Spannungsfeld zwischen AI Act und DSGVO
Der AI Act verfolgt einen risikobasierten Ansatz, bei dem KI-Systeme je nach Gefährdung für Grundrechte eingestuft werden. Für Hochrisiko-Systeme erlaubt Artikel 10(5) AI Act unter bestimmten Bedingungen die Verarbeitung sensibler Daten, sofern dies zur Erkennung und Vermeidung von Diskriminierung notwendig ist (z. B. um Verzerrungen in KI-Trainingsdaten zu erkennen und zu korrigieren, wie es bei generativen AI-Systemen, autonomen Autos, Job-Recruiting-Algorithmen und Kreditbewertungssystemen der Fall sein könnte).
Die DSGVO hingegen sei in dieser Hinsicht strenger, denn Artikel 9 DSGVO schränkt die Verarbeitung sensibler Daten stark ein. Dadurch entstünde eine rechtliche Grauzone, da der AI Act zwar eine solche Verarbeitung erlaubt, aber gleichzeitig betont, dass die DSGVO in Konfliktfällen Vorrang hat.
Herausforderungen und mögliche Lösungsansätze
Ein möglicher Lösungsansatz könne die Anwendung des „erheblichen öffentlichen Interesses“ nach Artikel 9(2)(g) DSGVO sein. Demnach wäre die Verarbeitung personenbezogener Daten gerechtfertigt, wenn sie zur Bekämpfung von Diskriminierung dient und durch Unionsrecht – in diesem Fall den AI Act – legitimiert wird.
Ein Bericht der belgischen Datenschutzbehörde aus September 2024 betont, dass die Korrektur von Verzerrungen in KI-Trainingsdaten mit den Grundprinzipien der DSGVO grundsätzlich vereinbar sei. Damit Artikel 10(5) AI Act mit der DSGVO im Einklang steht, müssten jedoch bestimmte Bedingungen erfüllt sein:
- Cybersicherheitsmaßnahmen: Notwendig, um Datenlecks zu verhindern.
- DSGVO-Grundsätze: Datenminimierung, Zweckbindung und Datenschutz durch Technikgestaltung müssten eingehalten werden.
- Klare rechtliche Grundlage: Verarbeitung sensibler Daten müsse gerechtfertigt sein.

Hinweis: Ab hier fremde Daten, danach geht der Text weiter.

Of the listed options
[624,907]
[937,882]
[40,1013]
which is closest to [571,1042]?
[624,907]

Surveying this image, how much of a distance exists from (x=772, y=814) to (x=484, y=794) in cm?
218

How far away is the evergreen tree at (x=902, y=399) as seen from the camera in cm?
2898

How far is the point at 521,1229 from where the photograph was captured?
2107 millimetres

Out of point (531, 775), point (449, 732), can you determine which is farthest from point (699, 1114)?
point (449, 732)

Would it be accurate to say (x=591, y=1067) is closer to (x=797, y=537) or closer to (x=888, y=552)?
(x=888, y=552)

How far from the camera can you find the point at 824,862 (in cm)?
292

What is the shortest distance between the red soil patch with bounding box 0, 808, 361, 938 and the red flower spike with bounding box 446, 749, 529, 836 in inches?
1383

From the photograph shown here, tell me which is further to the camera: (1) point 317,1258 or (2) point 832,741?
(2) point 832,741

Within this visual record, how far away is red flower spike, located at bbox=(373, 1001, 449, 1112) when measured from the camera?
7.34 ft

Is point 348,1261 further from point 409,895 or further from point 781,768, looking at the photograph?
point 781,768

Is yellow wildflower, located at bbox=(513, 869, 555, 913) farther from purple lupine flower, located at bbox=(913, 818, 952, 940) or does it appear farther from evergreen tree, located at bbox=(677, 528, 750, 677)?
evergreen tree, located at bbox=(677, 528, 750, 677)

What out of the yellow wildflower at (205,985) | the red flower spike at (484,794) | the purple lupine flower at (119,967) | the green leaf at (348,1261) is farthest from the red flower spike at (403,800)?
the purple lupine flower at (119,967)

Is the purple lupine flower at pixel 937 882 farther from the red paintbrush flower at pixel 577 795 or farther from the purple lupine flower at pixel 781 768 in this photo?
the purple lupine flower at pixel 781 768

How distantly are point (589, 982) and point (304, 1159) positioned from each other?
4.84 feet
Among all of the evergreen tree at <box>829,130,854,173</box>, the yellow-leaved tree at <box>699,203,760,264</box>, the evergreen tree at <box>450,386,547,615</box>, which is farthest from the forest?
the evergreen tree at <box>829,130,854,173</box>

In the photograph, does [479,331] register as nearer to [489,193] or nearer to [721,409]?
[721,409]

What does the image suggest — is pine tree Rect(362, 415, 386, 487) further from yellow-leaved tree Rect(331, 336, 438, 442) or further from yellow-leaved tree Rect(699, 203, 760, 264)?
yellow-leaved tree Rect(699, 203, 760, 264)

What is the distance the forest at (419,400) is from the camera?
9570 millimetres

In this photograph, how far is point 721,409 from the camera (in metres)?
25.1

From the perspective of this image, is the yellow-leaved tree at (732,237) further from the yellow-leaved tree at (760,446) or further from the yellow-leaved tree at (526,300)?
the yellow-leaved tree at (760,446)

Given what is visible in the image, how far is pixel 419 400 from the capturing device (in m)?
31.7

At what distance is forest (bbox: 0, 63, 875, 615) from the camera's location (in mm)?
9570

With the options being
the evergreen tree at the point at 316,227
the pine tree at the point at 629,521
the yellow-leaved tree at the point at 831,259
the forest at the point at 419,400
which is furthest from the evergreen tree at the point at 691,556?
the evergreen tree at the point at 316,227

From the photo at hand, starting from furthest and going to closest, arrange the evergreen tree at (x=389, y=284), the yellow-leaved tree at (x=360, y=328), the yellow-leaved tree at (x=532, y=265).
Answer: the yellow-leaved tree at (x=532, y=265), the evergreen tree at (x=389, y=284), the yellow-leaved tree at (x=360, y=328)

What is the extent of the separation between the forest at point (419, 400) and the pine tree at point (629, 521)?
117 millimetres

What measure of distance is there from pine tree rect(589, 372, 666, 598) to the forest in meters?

Zudem könnten Diskriminierungen auch durch die Verarbeitung „normaler“ personenbezogener Daten (z. B. Alter oder Geschlecht) entstehen, die nicht unter Artikel 9 DSGVO fallen. In diesen Fällen erlaubt Artikel 6 DSGVO eine flexiblere Verarbeitung, etwa auf Basis berechtigter Interessen.
Ausblick
Die Unsicherheit über die praktische Anwendung des AI Act in Verbindung mit der DSGVO bleibt weiterhin groß. Angesichts der zunehmenden Nutzung von KI und der damit verbundenen Datenverarbeitung könnte die Einführung von Leitlinien erforderlich sein, um Rechtssicherheit zu schaffen.